From Information to Understanding: Impact of GPT-4–Generated Discharge Letters on Patients’ Medical Comprehension - A Prospective, Exploratory Study
ABSTRACT
Background:
Patients frequently struggle to understand standard discharge letters, posing a potential risk for patient safety through medication errors and misunderstandings. AI tools that generate patient-centred versions could help bridge this gap. However, evidence for their effectiveness remains limited.
Objective:
This study examines the impact of GPT-4-generated patient letters on patients’ retention and understanding of safety-relevant medical information compared with conventional discharge letters.
Methods:
48 trained standardized patients participated in this observatory, prospective crossover study.

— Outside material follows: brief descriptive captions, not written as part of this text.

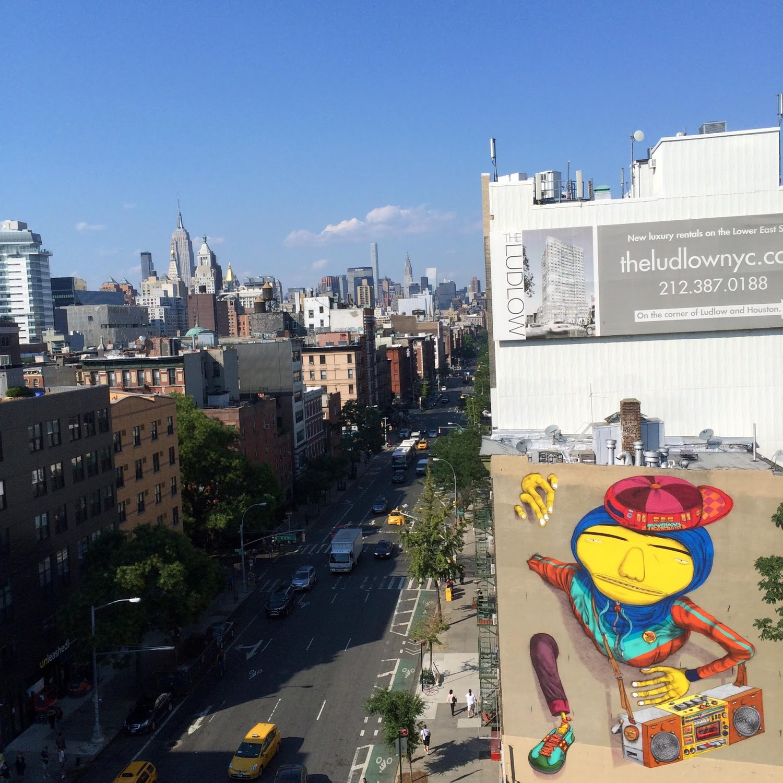 Os Gemeos unveils a giant old school NYC B-Boyz in New York City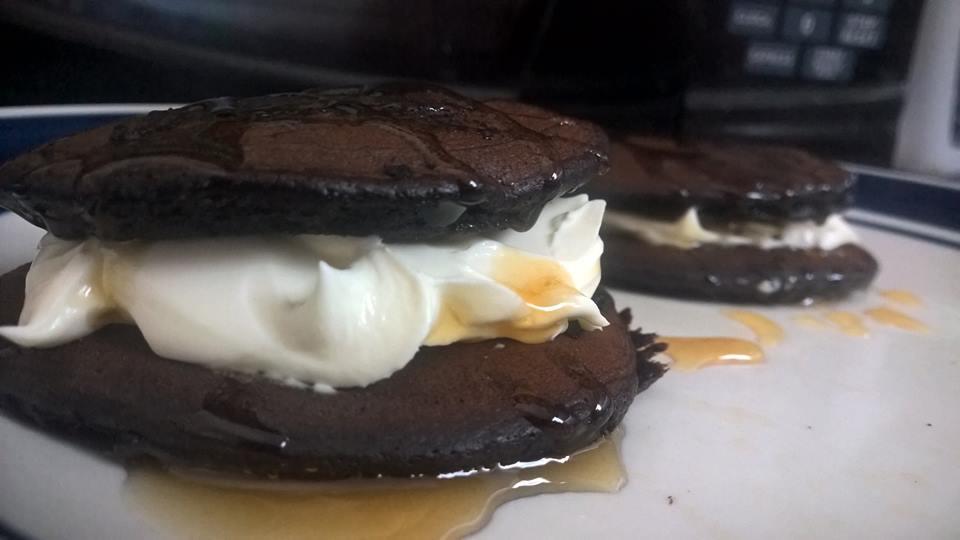 Healthy Chocolate Avocado Oreo Pancakes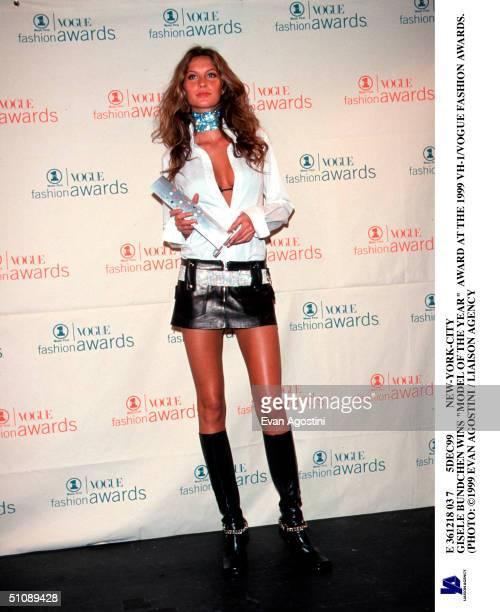 E 361218 037 5Dec99 NewYorkCity Gisele Bundchen Wins 'Model Of The Year' Award At The 1999 Vh1/Vogue Fashion Awards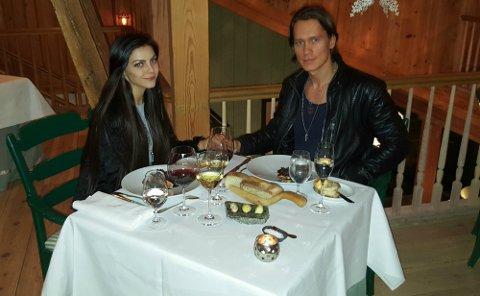 DATE: Stina og PelleK på en middag for noen dager siden.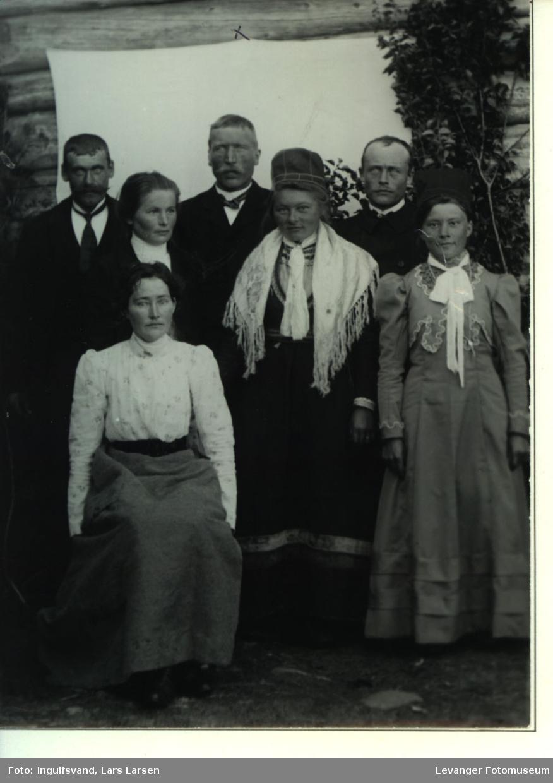 Gruppebilde av  tre menn og fire kvinner.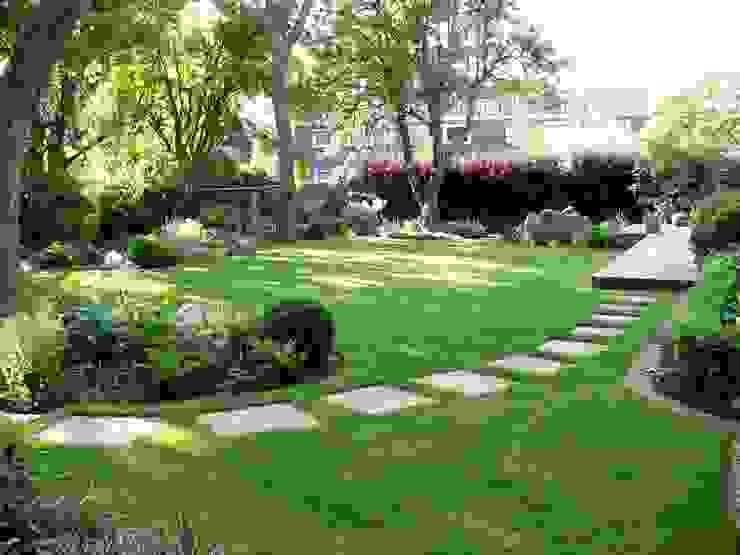 Shady family garden โดย Louise Yates Garden Design โมเดิร์น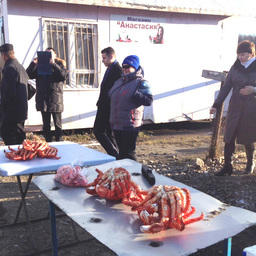 Продажа краба на рынке в поселке Взморье
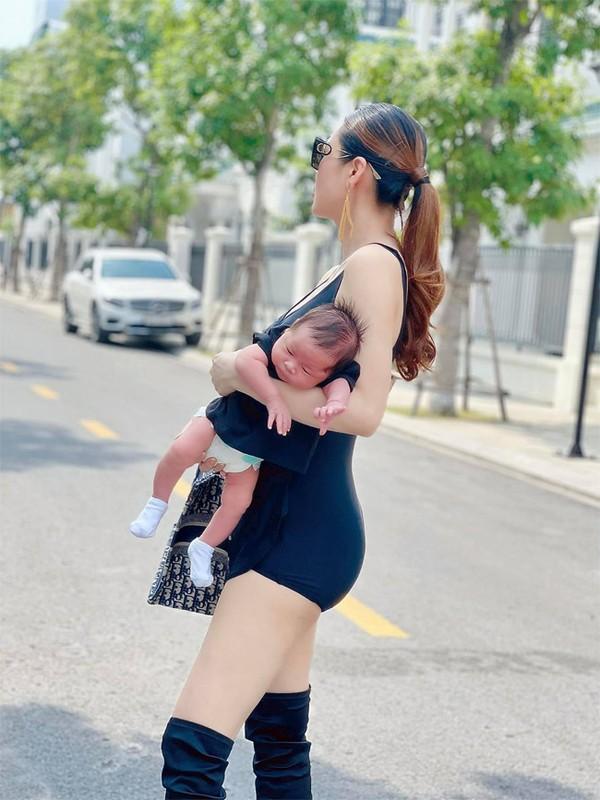 Que Van khoe dang nuot sau 1 thang sinh con trai thu ba-Hinh-4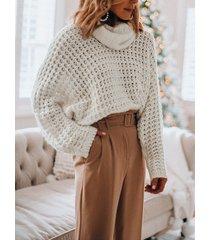 white hollow diseño suéter de manga larga con cuello chimenea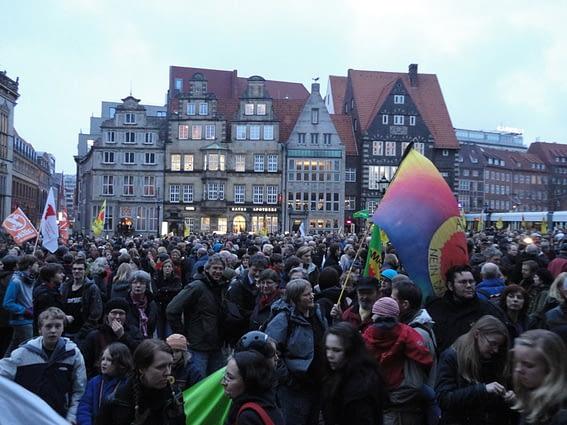 Bunt und zahlreich: Protest gegen Atomkraft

Each participant received one discharge letter for the assigned disease (out of three) and its matching GPT-4-generated patient letter. Participants read one version first, identified the 24 pre-defined safety-relevant “learning objectives,” then—after crossover—repeated the task with the alternate version. Primary outcome was the proportion of learning objectives fully, partially, or not reported. Secondary analyses stratified results by content field (Medication, Organization, Prevention of Complications, Lifestyle/Disease Management) and Bloom’s taxonomy level (“Remember,” “Understand”).
Results:
The letter type significantly influenced comprehension, with patient letters leading to higher rates of fully (490/1152, 42.5 % vs. 418/1152, 36.3 %) or partially stated (327/1152, 28.4 % vs. 291/1152, 25.3 %) learning objectives and fewer omissions (335/1152, 29.1 % vs. 443/1152, 38.5 %, P<.001). Participants performed better on “Remember” than “Understand” objectives, regardless of letter type (P<.001), though patient letters consistently improved results across both categories (“Remember”: 278/576, 48.3 % vs. 244/576, 42.4 %, “Understand”: 212/576, 36.8 % vs. 174//576, 30.2 % fully stated). The benefit of patient letters varied by content field (P<.01), with the greatest improvements in “Medication” (170/254, 66.9 % vs. 129/254, 50.8 % fully stated) and “Organization” (78/158, 49.4 % vs. /158, 62/158, 39.2 % fully stated). Gains in “Prevention of Complications” and “Lifestyle/Disease Management” were minimal. Nearly one-third of key information remained unrecognized across conditions.
Conclusions:
GPT-4-generated patient letters enhanced comprehension of safety-relevant information, especially for medication and organisational details, but did not fully address higher-order understanding such as risk prevention or lifestyle change. Multimodal, interactive supports will be needed to close these residual gaps in patient education and safety.